***** TASK INPUTS

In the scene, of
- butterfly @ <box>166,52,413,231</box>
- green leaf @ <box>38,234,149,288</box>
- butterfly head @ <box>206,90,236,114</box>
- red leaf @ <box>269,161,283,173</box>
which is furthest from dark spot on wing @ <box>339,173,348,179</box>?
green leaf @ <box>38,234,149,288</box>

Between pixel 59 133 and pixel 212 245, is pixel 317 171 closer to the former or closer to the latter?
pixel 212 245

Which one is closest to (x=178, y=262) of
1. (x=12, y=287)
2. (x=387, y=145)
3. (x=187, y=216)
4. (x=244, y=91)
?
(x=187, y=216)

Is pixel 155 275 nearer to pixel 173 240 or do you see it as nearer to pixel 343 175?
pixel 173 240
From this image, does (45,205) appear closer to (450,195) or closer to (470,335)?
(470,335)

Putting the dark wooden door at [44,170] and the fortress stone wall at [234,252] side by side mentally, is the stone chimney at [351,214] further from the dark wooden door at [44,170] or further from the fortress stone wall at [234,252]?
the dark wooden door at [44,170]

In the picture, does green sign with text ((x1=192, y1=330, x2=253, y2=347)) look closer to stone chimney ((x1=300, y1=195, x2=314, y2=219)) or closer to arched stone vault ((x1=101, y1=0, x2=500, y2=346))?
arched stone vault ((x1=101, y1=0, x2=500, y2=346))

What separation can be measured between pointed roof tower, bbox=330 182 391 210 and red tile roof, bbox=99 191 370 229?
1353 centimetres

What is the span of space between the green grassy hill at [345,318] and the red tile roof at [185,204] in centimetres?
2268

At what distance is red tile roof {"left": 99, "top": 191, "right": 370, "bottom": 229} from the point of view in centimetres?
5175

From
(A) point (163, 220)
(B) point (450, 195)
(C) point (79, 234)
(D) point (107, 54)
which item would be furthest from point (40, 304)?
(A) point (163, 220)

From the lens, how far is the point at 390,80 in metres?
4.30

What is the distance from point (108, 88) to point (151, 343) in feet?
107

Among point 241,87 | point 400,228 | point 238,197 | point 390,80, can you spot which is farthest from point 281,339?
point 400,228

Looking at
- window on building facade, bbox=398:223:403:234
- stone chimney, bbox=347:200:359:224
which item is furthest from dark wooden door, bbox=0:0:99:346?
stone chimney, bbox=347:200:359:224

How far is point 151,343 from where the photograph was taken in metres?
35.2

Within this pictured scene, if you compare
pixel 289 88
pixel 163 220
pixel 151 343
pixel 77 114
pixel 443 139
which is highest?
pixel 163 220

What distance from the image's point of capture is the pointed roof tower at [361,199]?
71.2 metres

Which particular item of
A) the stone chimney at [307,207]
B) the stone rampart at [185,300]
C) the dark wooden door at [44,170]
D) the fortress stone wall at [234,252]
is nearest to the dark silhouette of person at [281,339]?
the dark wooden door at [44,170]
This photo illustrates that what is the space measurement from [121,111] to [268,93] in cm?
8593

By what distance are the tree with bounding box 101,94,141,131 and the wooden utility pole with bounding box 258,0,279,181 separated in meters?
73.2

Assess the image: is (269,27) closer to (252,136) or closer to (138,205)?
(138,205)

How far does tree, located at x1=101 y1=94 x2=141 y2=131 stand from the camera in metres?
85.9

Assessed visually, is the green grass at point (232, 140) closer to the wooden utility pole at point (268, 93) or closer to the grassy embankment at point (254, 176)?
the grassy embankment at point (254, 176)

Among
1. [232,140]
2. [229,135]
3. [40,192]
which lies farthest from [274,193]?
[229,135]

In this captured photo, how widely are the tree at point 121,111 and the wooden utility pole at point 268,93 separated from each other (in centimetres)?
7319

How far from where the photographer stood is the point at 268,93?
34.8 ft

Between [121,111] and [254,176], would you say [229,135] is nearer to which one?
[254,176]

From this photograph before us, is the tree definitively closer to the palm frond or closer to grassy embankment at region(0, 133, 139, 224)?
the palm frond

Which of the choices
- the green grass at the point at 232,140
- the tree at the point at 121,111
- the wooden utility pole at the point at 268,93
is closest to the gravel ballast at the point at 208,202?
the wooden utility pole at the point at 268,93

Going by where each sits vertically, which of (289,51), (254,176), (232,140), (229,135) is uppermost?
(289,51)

**********

WHAT YOU SHOULD DO: Copy every record above word for word, keeping each line as it stands.

SOLUTION TO THIS EXERCISE:
In the scene, of
- butterfly @ <box>166,52,413,231</box>
- green leaf @ <box>38,234,149,288</box>
- butterfly head @ <box>206,90,236,114</box>
- red leaf @ <box>269,161,283,173</box>
which is furthest from dark spot on wing @ <box>339,173,348,179</box>?
green leaf @ <box>38,234,149,288</box>

Between pixel 59 133 and pixel 212 245, is pixel 317 171 closer to the former or closer to the latter?
pixel 212 245

Which one is closest to (x=178, y=262) of
1. (x=12, y=287)
2. (x=387, y=145)
3. (x=187, y=216)
4. (x=244, y=91)
?
(x=187, y=216)

Is pixel 155 275 nearer to pixel 173 240 or do you see it as nearer to pixel 343 175?
pixel 173 240
From this image, does (45,205) appear closer to (450,195) or closer to (470,335)?
(470,335)

Putting the dark wooden door at [44,170] and the fortress stone wall at [234,252] side by side mentally, is the stone chimney at [351,214] further from the dark wooden door at [44,170] or further from the fortress stone wall at [234,252]?
the dark wooden door at [44,170]

In the picture, does green sign with text ((x1=192, y1=330, x2=253, y2=347)) look closer to stone chimney ((x1=300, y1=195, x2=314, y2=219)) or closer to arched stone vault ((x1=101, y1=0, x2=500, y2=346))?
arched stone vault ((x1=101, y1=0, x2=500, y2=346))

What separation can be measured between pointed roof tower, bbox=330 182 391 210 and red tile roof, bbox=99 191 370 229?
1353 centimetres

What is the span of space between the green grassy hill at [345,318] and the red tile roof at [185,204] in centimetres?
2268

At what distance is red tile roof {"left": 99, "top": 191, "right": 370, "bottom": 229} from the point of view in centimetres?
5175

From
(A) point (163, 220)
(B) point (450, 195)
(C) point (79, 234)
(D) point (107, 54)
which item would be furthest from point (40, 304)?
(A) point (163, 220)

From the lens, how far is the point at 390,80 in metres?
4.30

What is the distance from point (108, 88) to point (151, 343) in feet?
107

Among point 241,87 | point 400,228 | point 238,197 | point 390,80, can you spot which is farthest from point 281,339?
point 400,228

Looking at
- window on building facade, bbox=398:223:403:234
- stone chimney, bbox=347:200:359:224
which item is furthest from dark wooden door, bbox=0:0:99:346?
stone chimney, bbox=347:200:359:224

How far is point 151,343 from where the photograph was taken in metres?
35.2

Within this pictured scene, if you compare
pixel 289 88
pixel 163 220
pixel 151 343
pixel 77 114
pixel 443 139
which is highest?
pixel 163 220

What distance from the image's point of capture is the pointed roof tower at [361,199]?
71.2 metres

Which particular item of
A) the stone chimney at [307,207]
B) the stone rampart at [185,300]
C) the dark wooden door at [44,170]
D) the fortress stone wall at [234,252]
is nearest to the dark silhouette of person at [281,339]?
the dark wooden door at [44,170]
This photo illustrates that what is the space measurement from [121,111] to [268,93] in cm?
8593

By what distance are the tree with bounding box 101,94,141,131 and the wooden utility pole with bounding box 258,0,279,181 separated in meters?
73.2

Assess the image: is (269,27) closer to (252,136) or closer to (138,205)?
(138,205)

How far does tree, located at x1=101 y1=94 x2=141 y2=131 stand from the camera in metres?
85.9

Assessed visually, is the green grass at point (232, 140) closer to the wooden utility pole at point (268, 93) or closer to the grassy embankment at point (254, 176)?
the grassy embankment at point (254, 176)

Among
1. [232,140]
2. [229,135]
3. [40,192]
which lies farthest from [274,193]?
[229,135]

In this captured photo, how widely are the tree at point 121,111 and the wooden utility pole at point 268,93 separated from each other (in centimetres)?
7319

How far from where the photographer stood is the point at 268,93?
34.8 ft

Between [121,111] and [254,176], would you say [229,135] is nearer to which one?
[254,176]

From this photograph before us, is the tree definitively closer to the palm frond or closer to grassy embankment at region(0, 133, 139, 224)?
the palm frond

Which of the choices
- the green grass at the point at 232,140
- the tree at the point at 121,111
- the wooden utility pole at the point at 268,93
is closest to the gravel ballast at the point at 208,202?
the wooden utility pole at the point at 268,93

Going by where each sits vertically, which of (289,51), (254,176), (232,140), (229,135) is uppermost?
(289,51)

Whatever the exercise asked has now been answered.